Les activités reprennent dans l’aire métropolitaine de Port-au-Prince

Au cours des trois derniers jours, à l’exception des activités scolaires, c’est la reprise totale des activités dans certaines communes de l’aire métropolitaine de Port-au-Prince. Le fameux mouvement baptisé « peyi lòk » est, selon toute vraisemblance, en plein ralentissement. Le petit commerce, les supermarchés, les succursales de banque, les maisons de transfert, le transport en commun sont fonctionnels dans une large proportion de l’aire métropolitaine notamment dans la commune de Carrefour.

Publié le 2019-11-06 | lenouvelliste.com

Les activités économiques reprennent dans toutes les communes de l’aire métropolitaine de Port-au-Prince. Depuis lundi, on assiste à une reprise de la vie dans plusieurs zones. La tendance est encore plus marquée ce mercredi. Le bas de la ville, qui ressemblait à un désert, recommence à être actif. C’est le moment de rependre place. Dans les parages de la Cathédrale jusqu’au boulevard Jean-Jacques Dessalines, on observe une opération de déblayage de la capitale. Cela porte ses fruits. Des dizaines de tréteaux utilisés par les contestataires afin d’obstruer les rues sont récupérés et sont en train d’être réparés.

L’administration publique, certaines entreprises privées, le marché informel, le transport en commun, tout semble revenir à la normale. Les montagnes de détritus sont encore présentes à Port-au-Prince. Les eaux stagnantes également. Mais la volonté de reprendre les activités l’emporte. « Le centre-ville, c’est mon gagne-pain, c’est là que se trouve mon entreprise », a relaté un détaillant de la rue des Miracles. Cet homme se fait le porte-parole de plusieurs centaines d’autres détaillants qui ne vivent que de la rue, de la débrouillardise.  Il se dit pourtant conscient du danger mais, poursuit-il, il s’agit d’un risque calculé.

L’économie formelle n’a pas non plus chômé ce mercredi. Plusieurs entreprises fonctionnent normalement. Les banques commerciales ont suivi ce courant. Mais la commune de Carrefour est celle qui représente la plus fidèlement ce regain d’activité. Dans cette municipalité, il n’y a aucune trace de pneus enflammés. Les marchés de Duvalier, de Bizoton, de Lamentin et de Dèyè Pòs, fonctionnent à plein régime. Même les madan sara ont pu exposer les produits maraichers et des légumes issus des sections communales reculées.
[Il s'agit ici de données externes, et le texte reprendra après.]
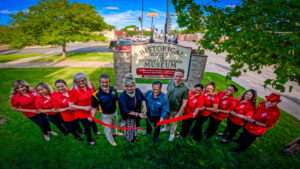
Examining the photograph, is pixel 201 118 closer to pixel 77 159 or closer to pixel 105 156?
pixel 105 156

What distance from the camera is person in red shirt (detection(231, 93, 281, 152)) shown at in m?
2.54

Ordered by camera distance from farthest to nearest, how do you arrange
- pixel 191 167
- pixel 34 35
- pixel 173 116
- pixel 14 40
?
1. pixel 34 35
2. pixel 14 40
3. pixel 173 116
4. pixel 191 167

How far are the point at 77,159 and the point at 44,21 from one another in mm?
13240

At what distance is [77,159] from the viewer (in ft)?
9.98

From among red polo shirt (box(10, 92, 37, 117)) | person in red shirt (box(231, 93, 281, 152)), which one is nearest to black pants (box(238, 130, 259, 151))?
person in red shirt (box(231, 93, 281, 152))

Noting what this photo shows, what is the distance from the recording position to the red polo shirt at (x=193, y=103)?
3.01 m

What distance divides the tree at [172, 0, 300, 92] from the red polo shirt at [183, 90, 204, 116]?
108cm

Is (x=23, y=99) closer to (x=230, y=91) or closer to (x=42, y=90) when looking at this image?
(x=42, y=90)

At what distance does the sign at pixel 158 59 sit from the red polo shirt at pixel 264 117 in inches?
144

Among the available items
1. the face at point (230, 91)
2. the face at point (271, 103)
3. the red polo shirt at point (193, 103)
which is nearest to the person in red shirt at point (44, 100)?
the red polo shirt at point (193, 103)

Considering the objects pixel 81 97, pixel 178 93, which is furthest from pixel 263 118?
pixel 81 97

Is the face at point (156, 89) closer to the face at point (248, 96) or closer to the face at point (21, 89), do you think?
the face at point (248, 96)

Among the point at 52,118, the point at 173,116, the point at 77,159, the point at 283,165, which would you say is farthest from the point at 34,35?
the point at 283,165

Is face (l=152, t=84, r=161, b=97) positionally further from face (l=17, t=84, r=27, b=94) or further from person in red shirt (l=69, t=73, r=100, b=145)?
face (l=17, t=84, r=27, b=94)
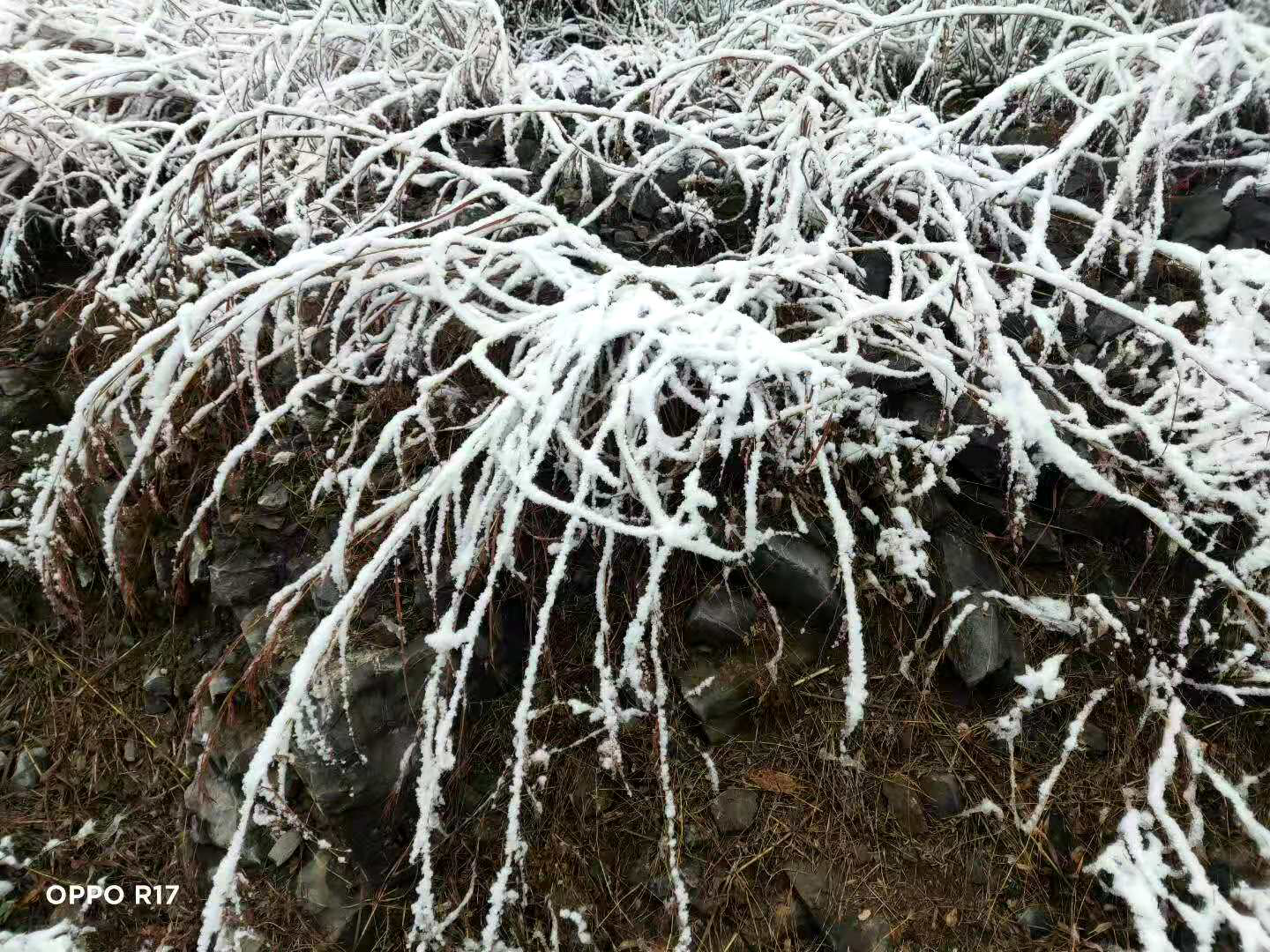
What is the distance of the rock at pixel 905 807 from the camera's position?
108 centimetres

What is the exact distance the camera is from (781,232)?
1.32 metres

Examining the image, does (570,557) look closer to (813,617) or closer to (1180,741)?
(813,617)

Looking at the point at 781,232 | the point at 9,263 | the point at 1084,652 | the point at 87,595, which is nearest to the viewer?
the point at 1084,652

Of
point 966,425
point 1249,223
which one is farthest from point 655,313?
point 1249,223

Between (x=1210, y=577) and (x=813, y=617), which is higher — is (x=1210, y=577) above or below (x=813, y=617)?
above

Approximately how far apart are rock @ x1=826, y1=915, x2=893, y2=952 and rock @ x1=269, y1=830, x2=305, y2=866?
905mm

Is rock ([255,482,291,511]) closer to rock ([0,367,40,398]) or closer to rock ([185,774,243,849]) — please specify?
rock ([185,774,243,849])

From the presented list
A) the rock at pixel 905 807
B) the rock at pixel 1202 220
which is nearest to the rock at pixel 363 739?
the rock at pixel 905 807

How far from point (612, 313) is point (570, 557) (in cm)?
46

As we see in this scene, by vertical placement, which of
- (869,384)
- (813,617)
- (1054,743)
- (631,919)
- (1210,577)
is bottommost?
(631,919)

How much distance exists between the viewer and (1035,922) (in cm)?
100

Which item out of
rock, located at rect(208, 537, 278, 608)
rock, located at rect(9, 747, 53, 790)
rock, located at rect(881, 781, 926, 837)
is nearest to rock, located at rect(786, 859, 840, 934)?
rock, located at rect(881, 781, 926, 837)

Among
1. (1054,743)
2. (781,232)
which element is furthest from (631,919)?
(781,232)

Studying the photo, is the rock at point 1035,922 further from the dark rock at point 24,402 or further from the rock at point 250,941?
the dark rock at point 24,402
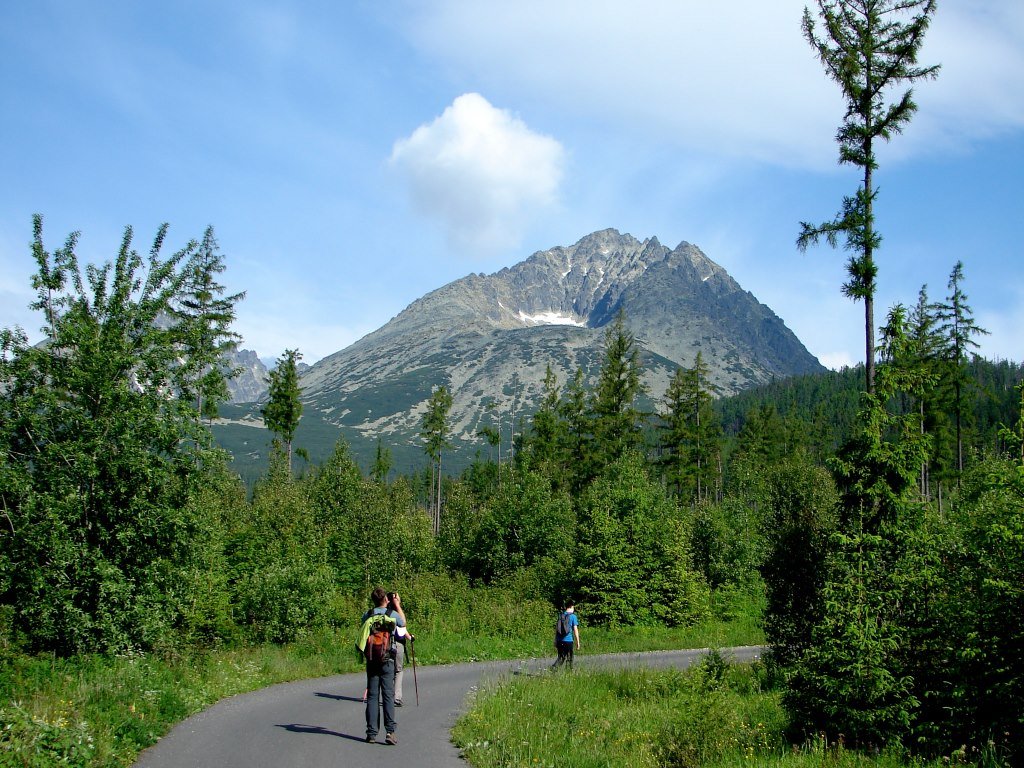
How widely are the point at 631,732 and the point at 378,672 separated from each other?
4.37 metres

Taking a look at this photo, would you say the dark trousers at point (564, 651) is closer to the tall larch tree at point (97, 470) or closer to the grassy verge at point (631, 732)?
the grassy verge at point (631, 732)

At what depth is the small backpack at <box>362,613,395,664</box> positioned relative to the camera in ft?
37.9

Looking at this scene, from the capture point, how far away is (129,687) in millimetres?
12086

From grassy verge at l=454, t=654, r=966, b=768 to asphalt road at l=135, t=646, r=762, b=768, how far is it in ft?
2.43

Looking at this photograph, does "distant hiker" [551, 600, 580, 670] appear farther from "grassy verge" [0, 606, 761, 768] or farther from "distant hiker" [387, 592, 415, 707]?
"distant hiker" [387, 592, 415, 707]

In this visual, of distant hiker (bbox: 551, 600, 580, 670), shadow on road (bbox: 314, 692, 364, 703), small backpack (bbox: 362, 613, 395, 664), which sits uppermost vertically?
small backpack (bbox: 362, 613, 395, 664)

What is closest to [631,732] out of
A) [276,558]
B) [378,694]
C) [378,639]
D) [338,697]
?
[378,694]

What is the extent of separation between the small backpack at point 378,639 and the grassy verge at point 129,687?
3.34 metres

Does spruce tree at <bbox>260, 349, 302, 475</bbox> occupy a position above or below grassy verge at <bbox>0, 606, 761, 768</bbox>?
above

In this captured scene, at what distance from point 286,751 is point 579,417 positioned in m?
49.5

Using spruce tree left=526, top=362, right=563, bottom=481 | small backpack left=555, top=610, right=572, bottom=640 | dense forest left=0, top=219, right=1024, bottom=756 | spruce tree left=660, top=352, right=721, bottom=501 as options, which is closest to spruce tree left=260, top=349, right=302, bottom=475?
spruce tree left=526, top=362, right=563, bottom=481

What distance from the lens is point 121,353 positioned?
49.0ft

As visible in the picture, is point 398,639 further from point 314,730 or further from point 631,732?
point 631,732

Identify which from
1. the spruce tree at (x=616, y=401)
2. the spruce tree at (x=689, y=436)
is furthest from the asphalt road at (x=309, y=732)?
the spruce tree at (x=689, y=436)
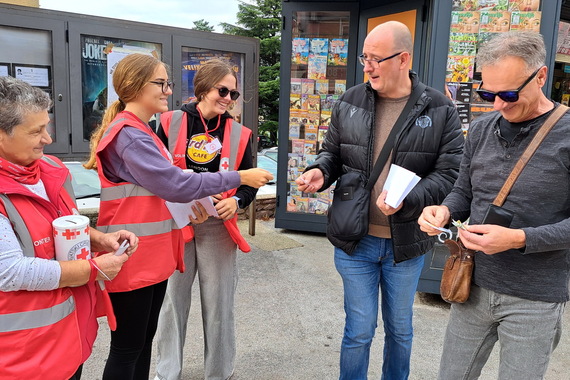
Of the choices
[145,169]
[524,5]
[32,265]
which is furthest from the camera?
[524,5]

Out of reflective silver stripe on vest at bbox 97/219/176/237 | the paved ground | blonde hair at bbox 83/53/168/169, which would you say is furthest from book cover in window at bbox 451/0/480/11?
reflective silver stripe on vest at bbox 97/219/176/237

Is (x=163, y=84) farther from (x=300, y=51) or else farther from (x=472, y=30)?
(x=300, y=51)

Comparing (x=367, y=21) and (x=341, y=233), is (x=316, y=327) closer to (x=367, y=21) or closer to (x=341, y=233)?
(x=341, y=233)

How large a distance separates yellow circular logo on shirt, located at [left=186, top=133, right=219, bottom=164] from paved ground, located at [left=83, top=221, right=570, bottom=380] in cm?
134

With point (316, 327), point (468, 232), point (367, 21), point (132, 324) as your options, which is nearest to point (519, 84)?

À Carrefour, toutes les zones sont reliées. Les deux routes principales sont complètement accessibles. Les montagnes d’immondices remarquées à Mahotière, à Mon-Repos, à côté du marché Dèyè Pòs, à l’entrée de la ruelle Larose et à l’entrée du complexe commercial Corona ne sont pas irrégulières.

Cette reprise est très bénéfique pour les secteurs productifs, notamment pour l’agriculture. C’est la reprise complète au niveau des parcs industriels et d’autres entreprises de production. Avec la communication entre les sections communales et les villes, les produits agricoles atteignent, bien que difficilement, certains grands centres de commercialisation.

Dans cette commune, seules les activités scolaires font encore défaut. C’est le secteur qui subit davantage les méfaits de la crise. Plus de pneus enflammés depuis tantôt une semaine. C’est là que la flamme de mobilisation de l’opposition connaît le coup d’arrêt le plus manifeste. La tentative de reprendre la main mardi s'était soldée par un échec.